● **Your task**: Decide whether each of the following statements agrees with the Garrett Swasey biography, answering yes or no and quoting the deciding words of the text. 1. Swasey won the U.S. junior ice dance title in 1992. 2. Swasey finished 13th in the junior ice dance event at the 1995 U.S. Championships. 3. Swasey's first competitive coach in the Boston area was Keith Lichtman.

● **Document extract**:
Garrett Swasey

Personal information
- Born: Garrett Preston Russell Swasey November 16, 1971 Boston, Massachusetts, U.S.
- Died: November 27, 2015 (aged 44) Colorado Springs, Colorado, U.S.
- Education: Melrose High School
- Occupations: Figure skater Ice dance coach Law enforcement officer
- Employers: Plaza of the Rockies ice rink Chapel Hills Mall ice arena University of Colorado Colorado Springs
- Spouse: Rachel Swasey
- Children: 2

Sport
- Club: Broadmoor Skating Club
- Partners: Christine Fowler-Binder Hillary Tompkins
- Coached by: Sandy Hess Renée Roca Gorsha Sur

Achievements and titles
- National finals: 1992 U.S. Championships Ice dance Juniors – Gold; 1995 U.S. Championships Ice dance Seniors – 13th;

= Garrett Swasey =

American competitive ice skater, figure skating coach, and police officer (1971–2015)

 Garrett Preston Russell Swasey (November 16, 1971 – November 27, 2015) was an American competitive ice skater, figure skating coach, and police officer. As an ice dancer, he won the U.S. junior ice dance title at the 1992 U.S. Figure Skating Championships and went on to participate twice more at the senior level. He coached along with Doreen Denny. Swasey was shot and killed in the line of duty during the Colorado Springs Planned Parenthood shooting in 2015.

==Skating career==
Swasey began skating competitively as a youngster in the Boston area under coach Keith Lichtman. One of his closest childhood friends and training mates was Nancy Kerrigan, who later became a two-time Olympic medalist in ladies' singles. Swasey competed with three ice dance partners in his skating career.

● **Extracted records**:

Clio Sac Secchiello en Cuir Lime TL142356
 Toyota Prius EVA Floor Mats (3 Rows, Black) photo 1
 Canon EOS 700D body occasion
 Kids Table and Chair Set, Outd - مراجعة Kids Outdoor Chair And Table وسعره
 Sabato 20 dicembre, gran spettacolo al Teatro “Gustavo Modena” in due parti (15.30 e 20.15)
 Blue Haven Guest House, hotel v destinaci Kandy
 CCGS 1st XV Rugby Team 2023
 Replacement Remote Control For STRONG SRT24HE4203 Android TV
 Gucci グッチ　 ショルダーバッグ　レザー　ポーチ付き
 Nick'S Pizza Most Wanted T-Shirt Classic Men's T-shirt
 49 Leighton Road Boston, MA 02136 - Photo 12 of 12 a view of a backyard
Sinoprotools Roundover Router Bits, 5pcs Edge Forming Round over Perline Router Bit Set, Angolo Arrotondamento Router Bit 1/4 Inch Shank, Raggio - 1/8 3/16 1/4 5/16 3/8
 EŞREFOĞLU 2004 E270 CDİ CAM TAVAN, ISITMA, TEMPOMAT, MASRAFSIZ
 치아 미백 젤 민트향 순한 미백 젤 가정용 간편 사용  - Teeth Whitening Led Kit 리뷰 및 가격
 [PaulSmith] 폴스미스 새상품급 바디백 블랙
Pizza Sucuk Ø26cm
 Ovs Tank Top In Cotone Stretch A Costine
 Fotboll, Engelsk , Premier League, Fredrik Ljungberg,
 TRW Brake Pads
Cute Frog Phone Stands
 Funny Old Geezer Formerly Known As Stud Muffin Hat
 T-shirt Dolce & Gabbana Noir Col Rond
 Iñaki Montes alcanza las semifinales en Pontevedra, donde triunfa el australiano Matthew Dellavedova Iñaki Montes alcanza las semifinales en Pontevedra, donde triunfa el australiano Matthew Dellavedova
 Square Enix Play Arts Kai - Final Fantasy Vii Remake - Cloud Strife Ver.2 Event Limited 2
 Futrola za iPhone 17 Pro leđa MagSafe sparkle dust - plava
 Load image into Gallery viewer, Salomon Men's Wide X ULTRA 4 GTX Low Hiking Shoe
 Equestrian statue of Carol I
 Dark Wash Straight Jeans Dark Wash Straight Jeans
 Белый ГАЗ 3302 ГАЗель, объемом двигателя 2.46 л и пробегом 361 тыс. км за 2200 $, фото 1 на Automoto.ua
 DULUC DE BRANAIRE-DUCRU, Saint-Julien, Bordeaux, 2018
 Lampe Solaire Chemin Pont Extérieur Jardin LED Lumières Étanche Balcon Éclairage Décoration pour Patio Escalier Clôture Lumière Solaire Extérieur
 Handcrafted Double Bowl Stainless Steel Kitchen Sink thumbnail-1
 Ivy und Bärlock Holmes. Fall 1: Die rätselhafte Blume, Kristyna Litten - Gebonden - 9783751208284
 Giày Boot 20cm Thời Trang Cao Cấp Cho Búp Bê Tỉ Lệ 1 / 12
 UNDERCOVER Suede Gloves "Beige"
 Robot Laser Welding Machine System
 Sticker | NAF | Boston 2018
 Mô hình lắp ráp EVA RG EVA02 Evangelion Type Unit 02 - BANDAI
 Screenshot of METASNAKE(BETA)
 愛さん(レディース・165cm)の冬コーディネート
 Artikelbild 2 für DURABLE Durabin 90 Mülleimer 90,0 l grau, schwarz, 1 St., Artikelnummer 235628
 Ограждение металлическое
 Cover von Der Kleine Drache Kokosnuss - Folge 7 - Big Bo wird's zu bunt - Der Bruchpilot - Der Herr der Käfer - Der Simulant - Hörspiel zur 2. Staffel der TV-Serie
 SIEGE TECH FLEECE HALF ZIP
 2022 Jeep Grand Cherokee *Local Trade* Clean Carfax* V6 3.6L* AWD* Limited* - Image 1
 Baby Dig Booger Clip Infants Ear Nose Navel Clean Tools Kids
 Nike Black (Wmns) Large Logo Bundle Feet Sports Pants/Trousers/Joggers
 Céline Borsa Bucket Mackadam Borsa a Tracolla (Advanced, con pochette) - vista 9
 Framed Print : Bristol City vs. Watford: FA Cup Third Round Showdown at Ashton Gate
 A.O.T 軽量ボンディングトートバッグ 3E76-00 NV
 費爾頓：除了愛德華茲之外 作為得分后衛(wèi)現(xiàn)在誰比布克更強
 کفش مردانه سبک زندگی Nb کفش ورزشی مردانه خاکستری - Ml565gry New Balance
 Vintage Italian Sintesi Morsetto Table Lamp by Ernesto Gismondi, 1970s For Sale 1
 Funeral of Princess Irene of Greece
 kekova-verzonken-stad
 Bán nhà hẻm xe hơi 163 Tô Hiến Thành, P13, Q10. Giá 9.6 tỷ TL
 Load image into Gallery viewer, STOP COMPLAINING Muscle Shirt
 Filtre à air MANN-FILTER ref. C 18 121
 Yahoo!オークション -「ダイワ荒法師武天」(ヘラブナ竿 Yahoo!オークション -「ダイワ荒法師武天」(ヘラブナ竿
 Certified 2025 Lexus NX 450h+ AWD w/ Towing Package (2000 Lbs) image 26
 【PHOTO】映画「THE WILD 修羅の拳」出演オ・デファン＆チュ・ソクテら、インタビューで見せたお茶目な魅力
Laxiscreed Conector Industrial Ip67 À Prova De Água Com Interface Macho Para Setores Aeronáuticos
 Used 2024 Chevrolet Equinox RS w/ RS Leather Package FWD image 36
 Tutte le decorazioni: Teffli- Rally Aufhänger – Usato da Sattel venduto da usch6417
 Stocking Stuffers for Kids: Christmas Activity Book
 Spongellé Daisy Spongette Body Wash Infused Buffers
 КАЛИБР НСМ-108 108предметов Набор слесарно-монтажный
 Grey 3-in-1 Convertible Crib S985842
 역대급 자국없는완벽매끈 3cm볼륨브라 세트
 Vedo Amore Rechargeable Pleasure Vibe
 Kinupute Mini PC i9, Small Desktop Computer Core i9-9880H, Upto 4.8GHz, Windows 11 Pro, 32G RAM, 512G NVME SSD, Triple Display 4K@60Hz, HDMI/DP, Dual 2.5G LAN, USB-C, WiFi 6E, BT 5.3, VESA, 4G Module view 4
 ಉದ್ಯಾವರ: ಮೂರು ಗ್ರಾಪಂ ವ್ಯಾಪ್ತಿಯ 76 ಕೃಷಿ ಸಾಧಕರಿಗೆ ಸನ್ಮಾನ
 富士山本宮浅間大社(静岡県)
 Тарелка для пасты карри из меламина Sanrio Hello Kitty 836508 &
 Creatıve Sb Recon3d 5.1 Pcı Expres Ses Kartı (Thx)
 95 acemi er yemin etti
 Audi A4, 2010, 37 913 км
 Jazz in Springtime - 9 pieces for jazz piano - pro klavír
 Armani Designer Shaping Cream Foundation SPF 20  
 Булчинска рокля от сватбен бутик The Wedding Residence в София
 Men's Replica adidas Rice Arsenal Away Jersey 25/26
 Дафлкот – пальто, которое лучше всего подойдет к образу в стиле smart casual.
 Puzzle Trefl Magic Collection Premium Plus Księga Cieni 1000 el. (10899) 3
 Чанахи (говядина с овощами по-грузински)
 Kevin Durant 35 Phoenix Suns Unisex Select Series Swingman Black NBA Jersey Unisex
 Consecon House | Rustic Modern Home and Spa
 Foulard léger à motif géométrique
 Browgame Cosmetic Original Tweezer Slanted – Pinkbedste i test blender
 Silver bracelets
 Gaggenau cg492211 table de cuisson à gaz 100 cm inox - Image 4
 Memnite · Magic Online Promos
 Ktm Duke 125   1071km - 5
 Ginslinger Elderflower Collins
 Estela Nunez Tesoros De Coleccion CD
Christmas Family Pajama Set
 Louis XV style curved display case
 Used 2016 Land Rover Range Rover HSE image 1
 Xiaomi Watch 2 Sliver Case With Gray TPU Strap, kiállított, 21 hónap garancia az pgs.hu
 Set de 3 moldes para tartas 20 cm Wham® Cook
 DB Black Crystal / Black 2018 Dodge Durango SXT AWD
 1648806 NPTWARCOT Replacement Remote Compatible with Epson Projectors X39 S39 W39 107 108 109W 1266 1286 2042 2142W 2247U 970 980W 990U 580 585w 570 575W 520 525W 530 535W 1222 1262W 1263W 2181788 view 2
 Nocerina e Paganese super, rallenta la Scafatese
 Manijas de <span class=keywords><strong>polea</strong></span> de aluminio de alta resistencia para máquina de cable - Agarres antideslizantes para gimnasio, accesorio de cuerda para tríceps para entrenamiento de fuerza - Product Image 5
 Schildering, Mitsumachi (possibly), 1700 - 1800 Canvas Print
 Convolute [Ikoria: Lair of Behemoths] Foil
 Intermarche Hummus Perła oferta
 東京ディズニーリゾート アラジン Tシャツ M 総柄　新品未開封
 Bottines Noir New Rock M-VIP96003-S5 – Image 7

● **Answer space**:
1. Yes: "he won the U.S. junior ice dance title at the 1992 U.S. Figure Skating Championships"
2. No: "1995 U.S. Championships Ice dance Seniors – 13th"
3. Yes: "Swasey began skating competitively as a youngster in the Boston area under coach Keith Lichtman."